Task a: Copy out the entries word for word, from the line containing "From what you" through the end of the entries.
## start Reading text
Families Belong Together and Free: rally in Pittsfield, MA, Saturday, 30 June 2018

Passages in bold in the body of the texts below are my emphasis. This is an ongoing project, and I update the site frequently. Because I try to stay focused on what has actually happened, I usually let the news ‘settle’ a day or so before posting. I hope readers will peruse the articles in full for a better understanding of the issues and their context; our democracy and our future depend on citizens who can distinguish between facts and falsehoods and who are engaged in the political process.

 

Friday, 31 August 2018, Day 589:

 

Federal Judge in Texas Delivers Unexpected Victory for the Deferred Action for Childhood Arrivals (DACA) Program, The New York Times, Michael D. Shear, Friday, 31 August 2018: “A federal judge in Texas declined on Friday to halt an Obama-era program that protects young undocumented immigrants from deportation, handing a temporary victory to activists who are waging a legal fight against the Trump administration to save it. The judge, Andrew S. Hanen of the Federal District Court in Houston, said the program, known as Deferred Action for Childhood Arrivals, had been relied upon by hundreds of thousands of immigrants since it was established almost six years ago, and should not be abruptly ended. The ruling means that young immigrants who were brought illegally to the United States as small children can continue to apply for the program, which shields them from immediate deportation and provides a permit to work legally in the United States.”
## end Reading text
## start Exercise materials
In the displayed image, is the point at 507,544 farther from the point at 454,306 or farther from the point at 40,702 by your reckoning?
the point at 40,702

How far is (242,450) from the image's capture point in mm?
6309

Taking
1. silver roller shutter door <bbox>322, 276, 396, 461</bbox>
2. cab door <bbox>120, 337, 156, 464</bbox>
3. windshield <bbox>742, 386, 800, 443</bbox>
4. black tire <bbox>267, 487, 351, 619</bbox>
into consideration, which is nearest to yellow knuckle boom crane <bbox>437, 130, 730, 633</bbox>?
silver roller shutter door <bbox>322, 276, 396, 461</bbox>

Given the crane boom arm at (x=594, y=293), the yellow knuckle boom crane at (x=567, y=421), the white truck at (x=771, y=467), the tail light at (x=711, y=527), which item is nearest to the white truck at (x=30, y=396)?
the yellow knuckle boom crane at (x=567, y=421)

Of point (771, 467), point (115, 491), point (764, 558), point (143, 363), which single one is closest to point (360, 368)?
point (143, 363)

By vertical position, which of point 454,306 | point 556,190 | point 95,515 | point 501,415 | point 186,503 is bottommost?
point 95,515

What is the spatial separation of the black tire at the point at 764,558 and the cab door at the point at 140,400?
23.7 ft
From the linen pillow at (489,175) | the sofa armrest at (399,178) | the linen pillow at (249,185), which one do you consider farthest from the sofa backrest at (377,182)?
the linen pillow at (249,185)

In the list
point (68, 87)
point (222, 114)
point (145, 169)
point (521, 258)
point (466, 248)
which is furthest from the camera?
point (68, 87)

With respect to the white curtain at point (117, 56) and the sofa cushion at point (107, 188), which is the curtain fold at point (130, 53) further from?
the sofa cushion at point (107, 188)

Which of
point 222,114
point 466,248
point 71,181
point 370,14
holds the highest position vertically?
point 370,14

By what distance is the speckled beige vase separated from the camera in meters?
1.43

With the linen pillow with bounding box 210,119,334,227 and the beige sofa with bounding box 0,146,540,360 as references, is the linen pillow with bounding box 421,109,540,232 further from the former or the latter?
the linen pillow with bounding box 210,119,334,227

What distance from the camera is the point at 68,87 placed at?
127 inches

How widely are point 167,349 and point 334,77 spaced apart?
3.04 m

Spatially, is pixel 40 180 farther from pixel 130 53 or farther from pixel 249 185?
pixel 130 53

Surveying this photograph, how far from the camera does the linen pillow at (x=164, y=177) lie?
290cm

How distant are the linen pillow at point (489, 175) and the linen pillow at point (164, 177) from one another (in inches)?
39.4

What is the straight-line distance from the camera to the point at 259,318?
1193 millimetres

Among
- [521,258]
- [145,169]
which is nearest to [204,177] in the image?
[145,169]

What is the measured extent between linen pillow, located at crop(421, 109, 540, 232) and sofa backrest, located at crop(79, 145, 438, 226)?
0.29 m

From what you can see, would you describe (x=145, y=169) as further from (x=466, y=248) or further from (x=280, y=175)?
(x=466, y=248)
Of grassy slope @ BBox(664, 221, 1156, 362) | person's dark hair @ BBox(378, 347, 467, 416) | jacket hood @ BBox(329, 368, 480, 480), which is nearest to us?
## end Exercise materials
Task b: According to the DACA article, in which court does Judge Andrew S. Hanen sit?

Response a:
From what you can see, would you describe (x=145, y=169) as further from (x=466, y=248) or further from (x=280, y=175)?
(x=466, y=248)
Of grassy slope @ BBox(664, 221, 1156, 362) | person's dark hair @ BBox(378, 347, 467, 416) | jacket hood @ BBox(329, 368, 480, 480), which is nearest to us?

Response b: The Federal District Court in Houston.